After going back to my book I have had a look at the "alternative method" and still do not understand the calculation from the book and yours  please see below:
You need to treat the 365/ND as the index
The 2/98 gives a rate of 2.0408%
The 365/60 days early gives 6.08333 times a year
So my calculation is (1+ 2.0408%)^ 6.08333 less 1  where does the 1 comes from? (is it for one year??)
Giving an APR of 13.0771%  how did you achieve this result? Or 13.1%
Sorry, could you please confirm what this symbol means  ^ ??
Could you please help with these?0 
^ means to the power of.
Try calculating the 2.0408% (0.020408) to the power of 6.08333 instead of the 1.020408 and you realize that can't be the right answer.
The 1 represents the 100%, which is the base sum.
If you calculate the compound interest on something, you would have a base sum where you calculate the interest on, in this case represented by a 1 (or 100%).
After you calculated how much the interest is, or how much the sum has grown, you deduct the 1 (100%) to see how much the difference is.
Although I am not the best in explanations, so hopefully you get a bit clearer one soon!0 
but how to calculate 1.0204 to the power of 6.08333??
what do I do with the figures?
help please.0 
1.0204 to the power of 6.08333:
If you put it in an excel formula it would be:
=1.0204^6.08333
If you put it in your calculator, usually you put the 1.0204 in first and then look for the button with the Y with a little x next to it, or some other random letter. Not all calculators have this though and then put the 6.08333 in and hit =.
As to what to do with the figures, the result of 13.1% is the annual cost of giving a discount. Which can be used to compare it to for example the interest cost of a loan or an overdraft.
Hope that helps,
Rinske0 
hello Rinske,
thank you for your answer, however I do not have a calculator with this Y and x next to it  bottom,
is there any manual way of calculating it?

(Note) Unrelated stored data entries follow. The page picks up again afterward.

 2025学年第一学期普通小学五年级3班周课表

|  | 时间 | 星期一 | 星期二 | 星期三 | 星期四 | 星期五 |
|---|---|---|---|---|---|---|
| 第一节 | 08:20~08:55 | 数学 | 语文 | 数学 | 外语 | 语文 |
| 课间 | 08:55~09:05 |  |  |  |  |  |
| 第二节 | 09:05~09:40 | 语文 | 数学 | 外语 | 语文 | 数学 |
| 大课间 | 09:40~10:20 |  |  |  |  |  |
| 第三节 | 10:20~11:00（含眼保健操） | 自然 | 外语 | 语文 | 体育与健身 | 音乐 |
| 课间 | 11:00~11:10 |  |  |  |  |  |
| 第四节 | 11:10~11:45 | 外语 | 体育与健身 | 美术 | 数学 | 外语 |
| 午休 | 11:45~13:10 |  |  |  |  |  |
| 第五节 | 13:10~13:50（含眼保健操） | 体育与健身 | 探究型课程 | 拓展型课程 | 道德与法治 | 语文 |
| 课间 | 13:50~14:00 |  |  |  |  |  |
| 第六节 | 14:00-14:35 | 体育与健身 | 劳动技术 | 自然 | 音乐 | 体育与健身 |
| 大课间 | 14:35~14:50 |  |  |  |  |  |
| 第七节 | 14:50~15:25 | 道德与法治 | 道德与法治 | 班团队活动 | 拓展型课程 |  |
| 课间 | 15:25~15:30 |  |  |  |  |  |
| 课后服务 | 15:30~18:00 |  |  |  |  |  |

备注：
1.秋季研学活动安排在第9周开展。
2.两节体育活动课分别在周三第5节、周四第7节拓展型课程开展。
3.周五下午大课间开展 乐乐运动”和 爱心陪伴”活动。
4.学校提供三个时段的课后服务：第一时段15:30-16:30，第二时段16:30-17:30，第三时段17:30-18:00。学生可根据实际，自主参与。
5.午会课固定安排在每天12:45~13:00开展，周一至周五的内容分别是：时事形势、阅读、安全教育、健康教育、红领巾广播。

I know that "to the power of"  ^  in maths lets say 2^2 = would be the same calculation as 2 squred, (2x2)
so analogically with my calculation = 1.0204^6.08333  would be: 1.0204 x 1.0204 x 1.0204 x 1.0204 x1.0204 x 1.0204)= which is 1.0204 to the power of 6,
what about the 0.08333 figure left?
what do I do with this?0 
I'm finding all this discussion of ^ "to the power of" a little bizarre. In the live paper you can do the simple calculation that doesn't take into account the effect of compound interest. The formula is:
d/100d x 365/ND x 100%
Where d = the amount of the discount offered
N = Normal settlement period in days
D = Settlement period for early payment
So, for example, a discount of 3% if paid within 7 days instead of 30 days would be:
3/97 x 365/23 = 49%
If you're using Osborne books it's on pages 182183.
Trust me, if you use this method it will be marked correct and saves all the hassle of trying to use fancy buttons on your calculator. I'm an assessor and I have the Unit 15 answer booklet in front of me so I KNOW it will be marked right!0 
I agree with coojee, this is the way in which i have been taught this formulae and is far easier to remember and use accurately.